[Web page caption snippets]
Start of Block

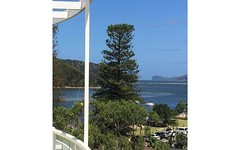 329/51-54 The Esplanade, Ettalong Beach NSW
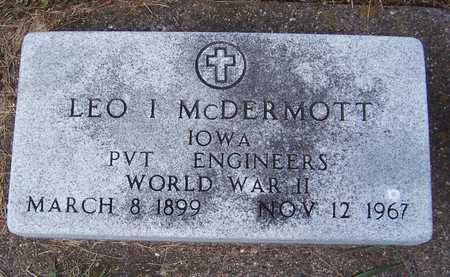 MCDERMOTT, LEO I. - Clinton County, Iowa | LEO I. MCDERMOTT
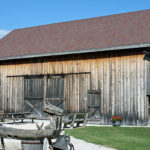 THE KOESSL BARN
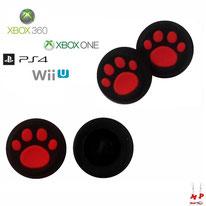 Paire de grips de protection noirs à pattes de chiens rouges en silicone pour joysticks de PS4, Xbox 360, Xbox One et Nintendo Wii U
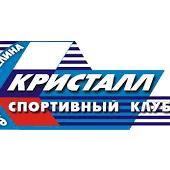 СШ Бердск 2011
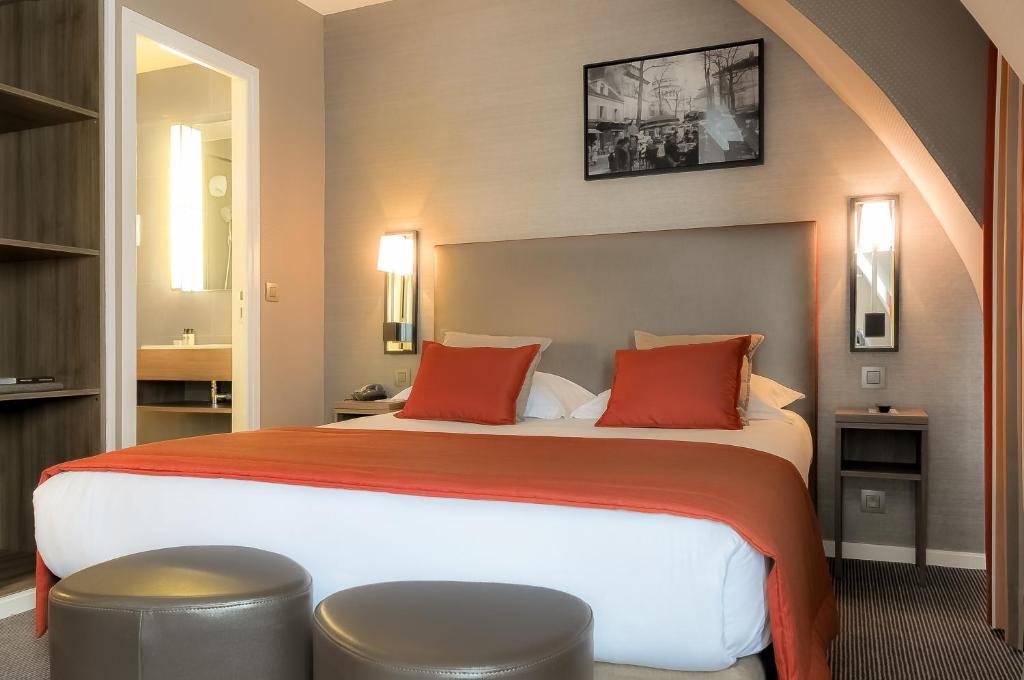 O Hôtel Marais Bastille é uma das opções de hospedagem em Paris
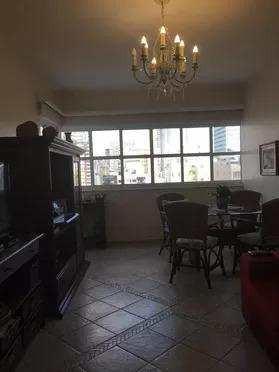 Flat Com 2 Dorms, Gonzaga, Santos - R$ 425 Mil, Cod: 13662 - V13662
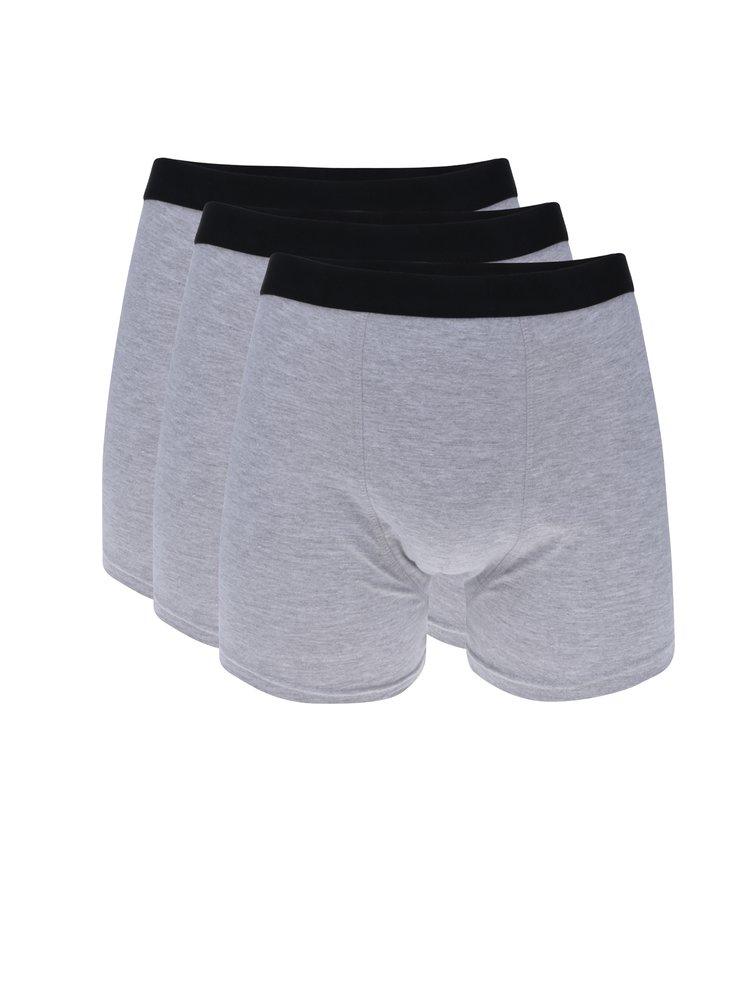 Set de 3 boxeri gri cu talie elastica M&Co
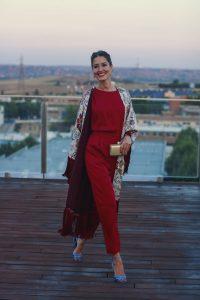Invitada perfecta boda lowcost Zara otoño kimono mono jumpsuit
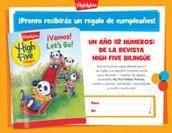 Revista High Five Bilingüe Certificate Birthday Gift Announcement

End of Block

— Aim of the exercise —
Produce an exact copy of each line of data, skipping embedded images.

— Answer space —
 329/51-54 The Esplanade, Ettalong Beach NSW
 MCDERMOTT, LEO I. - Clinton County, Iowa | LEO I. MCDERMOTT
 THE KOESSL BARN
 Paire de grips de protection noirs à pattes de chiens rouges en silicone pour joysticks de PS4, Xbox 360, Xbox One et Nintendo Wii U
 СШ Бердск 2011
 O Hôtel Marais Bastille é uma das opções de hospedagem em Paris
 Flat Com 2 Dorms, Gonzaga, Santos - R$ 425 Mil, Cod: 13662 - V13662
 Set de 3 boxeri gri cu talie elastica M&Co
Invitada perfecta boda lowcost Zara otoño kimono mono jumpsuit
 Revista High Five Bilingüe Certificate Birthday Gift Announcement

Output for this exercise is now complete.